Venice and Florence commemorate the 20th anniversary of their two separate floods (the cities are 160 miles apart) that caused devastation, and worldwide alarm, in November, 1966. The Florence “celebration”--in both places the local press use that word--has been a time for taking stock.

When the muddy waters of the Arno River broke through the high embankments, tanks of black oil fuel in the basements of museums and palaces burst, causing grievous damage to more than 1,500 paintings and more than 200 sculptures. There are still about 300 works awaiting restoration and several thousand antique books still caked with mud, but Florence looks better--and is better--than it was 20 years ago.
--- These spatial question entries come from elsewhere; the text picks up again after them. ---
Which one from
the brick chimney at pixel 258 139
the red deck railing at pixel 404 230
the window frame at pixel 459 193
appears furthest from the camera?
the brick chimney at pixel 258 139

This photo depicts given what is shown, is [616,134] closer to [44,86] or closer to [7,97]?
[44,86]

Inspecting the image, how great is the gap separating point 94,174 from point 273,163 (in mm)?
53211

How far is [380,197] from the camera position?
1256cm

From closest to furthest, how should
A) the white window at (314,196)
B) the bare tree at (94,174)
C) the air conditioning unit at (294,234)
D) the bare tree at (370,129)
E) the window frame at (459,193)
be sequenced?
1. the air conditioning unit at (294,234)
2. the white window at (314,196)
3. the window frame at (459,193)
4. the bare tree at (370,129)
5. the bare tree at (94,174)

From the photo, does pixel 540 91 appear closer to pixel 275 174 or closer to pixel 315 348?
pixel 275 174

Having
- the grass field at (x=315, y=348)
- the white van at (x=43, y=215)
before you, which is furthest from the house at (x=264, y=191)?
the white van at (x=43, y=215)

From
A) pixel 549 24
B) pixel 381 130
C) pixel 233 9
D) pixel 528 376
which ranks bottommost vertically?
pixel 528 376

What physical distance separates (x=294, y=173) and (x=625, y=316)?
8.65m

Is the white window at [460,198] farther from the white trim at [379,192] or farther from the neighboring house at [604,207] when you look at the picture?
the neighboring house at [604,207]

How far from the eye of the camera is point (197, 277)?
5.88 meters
The urgency for digging out Florence caused hundreds of young people to descend on the city as volunteers--and those “mud angels” were remembered last week by the Florence mayor, Massimo Bogianckino. The city’s Ponte Vecchio, crossing the Arno since 1345, was one of the main reasons for embankments giving way upstream. Its spans were too low; debris soon turned the old bridge into a dam. The riverbed beneath the bridge now has been lowered and paved with smooth stones, meaning that the bridge and the embankments now can withstand the passage of 3,100 cubic meters of water a second--or 1,000 more than in 1966. The force of that flood, however, carried a little more than 4,000 cubic meters, so the city is not yet 100% secure.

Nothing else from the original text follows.